Thanks. I appreciate the lesson. It makes sense regarding the free water, etc. It’s been sealed since day one with Anchorseal, so I’m sure it still has a long way to go, although by the info you provided of 45 lb/ft3 x 0.17 ft3 it would indicate that the wood should be near 20% MC at 7.65 lbs. I’m at 7.0 lbs now, but I just have a gut feeling it’s wetter than that. I know, I know, must get that good moisture meter and put an end to all of this. Just don’t have the funds for a really nice one yet, and I read bad reviews of some of the cheaper pin types. Just don’t want to throw away my money. Thanks for your help.


----------



## Kevin (Apr 19, 2013)

20% is the ballpark where the plateau is hit for nearly every species, so it sounds close enough to me. Even though weighing is more accurate than even the most accurate meter, a good meter is indispensable.

.


----------



## jimmyjames (Apr 19, 2013)

All of the big lumber kilns use the weight calculations that Kevin mentioned, its the most accurate way to test the moisture content of wood, what they do is take test cuts of a board from the stack, weigh it and then bake it in an oven for x amount t of time and then weigh it again, that will tell you your moisture content of the lumber. Depending on if your log was dead or alive when you milled it will have an effect on drying time, it may very well be at 20%, 20%mc isn't hard to achieve and doesn't take very long, now going lower then 20% takes much longer especially with 2" thick lumber. If you have enough to spare cut off a chunk , weigh it and then bake it and then weigh it again, I'm not sure on the bake temp or time needed, that info could be found on the net somewhere, but that will tell you the dryweight of the wood and then you could do more accurate calculations.

Outline items
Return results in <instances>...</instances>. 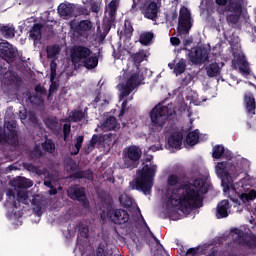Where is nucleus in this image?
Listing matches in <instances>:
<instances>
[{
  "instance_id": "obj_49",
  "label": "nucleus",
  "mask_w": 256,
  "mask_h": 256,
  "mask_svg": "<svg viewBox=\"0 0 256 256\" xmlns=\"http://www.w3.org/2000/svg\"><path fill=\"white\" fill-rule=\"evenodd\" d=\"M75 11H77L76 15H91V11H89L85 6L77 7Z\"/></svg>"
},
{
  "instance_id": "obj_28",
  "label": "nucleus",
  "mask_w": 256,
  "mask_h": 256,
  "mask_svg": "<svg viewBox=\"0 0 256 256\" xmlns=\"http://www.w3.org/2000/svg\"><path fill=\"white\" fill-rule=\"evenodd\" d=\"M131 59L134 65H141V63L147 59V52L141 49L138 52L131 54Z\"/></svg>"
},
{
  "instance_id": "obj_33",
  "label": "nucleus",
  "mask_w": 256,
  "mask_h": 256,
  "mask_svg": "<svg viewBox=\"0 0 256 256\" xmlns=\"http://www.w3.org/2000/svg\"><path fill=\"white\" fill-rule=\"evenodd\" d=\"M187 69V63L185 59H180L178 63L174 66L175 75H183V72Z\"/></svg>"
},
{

#### PROBLEMS
[a] Write out the wood-drying thread again, everything from "## Kevin (Apr" down to "meter is indispensable.", changing "ballpark" to "range".
[b] Answer these questions about the wood-drying thread:
(i) What product has the wood been sealed with since day one?
(ii) At roughly what moisture content does Kevin say the plateau is hit for nearly every species?
(iii) What do the big lumber kilns do with a test cut after weighing it the first time?
[c] Pick up the wood-drying thread where it stops and keep it going.
The items have nothing to do with the wood-drying thread.

#### RESPONSES IN ORDER
[a]
## Kevin (Apr 19, 2013)

20% is the range where the plateau is hit for nearly every species, so it sounds close enough to me. Even though weighing is more accurate than even the most accurate meter, a good meter is indispensable.

[b]
(i) Anchorseal.
(ii) About 20%.
(iii) They bake it in an oven for a set amount of time and then weigh it again.

[c]
----------



## SFLTim (Apr 19, 2013)

Thanks guys. Good information. Sounds like most species hit 20% rather quickly then it’s a long slow grind to get down to 10 - 12%.


----------



## davidgiul (Apr 19, 2013)

A good source of information for drying is David Martin of GVWP. He has a rather extensive wood operation. A couple of years ago, I purchased 5 k bd ft of 4/ 4 kd Black Walnut from him and I was very happy with the results. He is a member of this forum.


----------



## jimmyjames (Apr 19, 2013)

davidgiul said:


> A good source of information for drying is David Martin of GVWP. He has a rather extensive wood operation. A couple of years ago, I purchased 5 k bd ft of 4/ 4 kd Black Walnut from him and I was very happy with the results. He is a member of this forum.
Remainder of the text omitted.